Copy the following into a filed named docker-compose-home-assistant.yaml. This will download the Home Assistant, Zigbee2MQTT and Eclipse Mosquitto Docker images. Zigbee2MQTT will be used to pair and manage your Zigbee capable devices. Eclipse Mosquitto will be your MQTT broker allowing the devices to communicate with Home Assistant.

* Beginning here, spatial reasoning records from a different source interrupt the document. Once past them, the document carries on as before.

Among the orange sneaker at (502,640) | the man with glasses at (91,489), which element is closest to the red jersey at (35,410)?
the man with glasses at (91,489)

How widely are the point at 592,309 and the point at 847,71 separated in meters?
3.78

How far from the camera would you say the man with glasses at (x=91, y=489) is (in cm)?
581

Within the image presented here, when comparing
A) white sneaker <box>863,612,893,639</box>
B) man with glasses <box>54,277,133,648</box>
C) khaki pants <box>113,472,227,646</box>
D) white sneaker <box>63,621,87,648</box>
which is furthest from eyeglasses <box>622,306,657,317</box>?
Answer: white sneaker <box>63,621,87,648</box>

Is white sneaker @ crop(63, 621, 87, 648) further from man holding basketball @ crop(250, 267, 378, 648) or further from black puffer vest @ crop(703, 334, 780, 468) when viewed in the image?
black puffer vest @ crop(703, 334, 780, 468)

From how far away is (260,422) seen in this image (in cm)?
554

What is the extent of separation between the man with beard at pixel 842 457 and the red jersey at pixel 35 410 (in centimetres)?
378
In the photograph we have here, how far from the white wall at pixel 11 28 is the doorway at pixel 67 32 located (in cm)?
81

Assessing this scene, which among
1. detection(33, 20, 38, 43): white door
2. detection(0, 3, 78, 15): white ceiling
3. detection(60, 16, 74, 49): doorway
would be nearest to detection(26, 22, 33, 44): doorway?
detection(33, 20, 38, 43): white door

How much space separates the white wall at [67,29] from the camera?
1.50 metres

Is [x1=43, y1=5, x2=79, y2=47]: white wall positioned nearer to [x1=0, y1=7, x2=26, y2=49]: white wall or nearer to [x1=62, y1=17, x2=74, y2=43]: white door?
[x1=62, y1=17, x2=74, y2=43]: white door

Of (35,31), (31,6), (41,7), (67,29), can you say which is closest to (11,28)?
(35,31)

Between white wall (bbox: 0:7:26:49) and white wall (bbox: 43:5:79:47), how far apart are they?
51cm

docker-compose-home-assistant.yaml
configs:
  mosquitto.conf:
    content: |
      # Changes in this file will be lost at the next restart
      # Use /mosquitto/config_includes directory for additional configuration
      listener 1883

      log_dest stdout
      allow_anonymous true

      persistence true
      persistence_location /mosquitto/data
      autosave_interval 1800

networks:
  wyoming_openai_network:
    external: True
  ollama_network:
    external: True
  mqtt_network:
    driver: bridge

services:
  homeassistant:
    container_name: homeassistant
    image: "ghcr.io/home-assistant/home-assistant:stable"
    restart: unless-stopped
    depends_on:
      - zigbee2mqtt
    networks:
      - mqtt_network
      - ollama_network
      - wyoming_openai_network
    ports:
      - '8123:8123'
    privileged: true
    volumes:
      - ./hass-config:/config
      - /etc/localtime:/etc/localtime:ro
      - /run/dbus:/run/dbus:ro

  zigbee2mqtt:
    container_name: zigbee2mqtt
    image: ghcr.io/koenkk/zigbee2mqtt
    restart: unless-stopped
    depends_on:
      - eclipse-mosquitto
    networks:
      - mqtt_network
    devices:
      - /dev/serial/by-id/usb-Itead_Sonoff_Zigbee_3.0_USB_Dongle_Plus_V2_a48b50fa3b53ef11b0212ce0174bec31-if00-port0:/dev/serial/by-id/usb-Itead_Sonoff_Zigbee_3.0_USB_Dongle_Plus_V2_a48b50fa3b53ef11b0212ce0174bec31-if00-port0
    environment:
      ZIGBEE2MQTT_CONFIG_FRONTEND_ENABLED: 'true'
      ZIGBEE2MQTT_CONFIG_HOMEASSISTANT_ENABLED: 'true'
      ZIGBEE2MQTT_CONFIG_FRONTEND_HOST: 0.0.0.0
      ZIGBEE2MQTT_CONFIG_MQTT_BASE_TOPIC: zigbee2mqtt
      ZIGBEE2MQTT_CONFIG_MQTT_SERVER: mqtt://eclipse-mosquitto:1883
      ZIGBEE2MQTT_CONFIG_SERIAL_ADAPTER: ember
      ZIGBEE2MQTT_CONFIG_SERIAL_PORT: /dev/serial/by-id/usb-Itead_Sonoff_Zigbee_3.0_USB_Dongle_Plus_V2_a48b50fa3b53ef11b0212ce0174bec31-if00-port0
      ZIGBEE2MQTT_DATA: /app/data
    ports:
      - '8088:8080'
    volumes:
      - ./data:/app/data
      - /run/udev:/run/udev:ro

  eclipse-mosquitto:
    container_name: eclipse-mosquitto
    image: eclipse-mosquitto
    restart: unless-stopped
    networks:
      - mqtt_network
    configs:
      - source: mosquitto.conf
        target: /mosquitto/config/mosquitto.conf
    volumes:
      - ./data:/mosquitto/data
      - ./log:/mosquitto/log

Before you run docker-compose -f docker-compose-home-assistant.yaml up you will need to find your Zigbee dongle. To do so run ls -l /dev/serial/by-id/ and find your Zigbee dongle. Mine is usb-Itead_Sonoff_Zigbee_3.0_USB_Dongle_Plus_V2_a48b50fa3b53ef11b0212ce0174bec31-if00-port0.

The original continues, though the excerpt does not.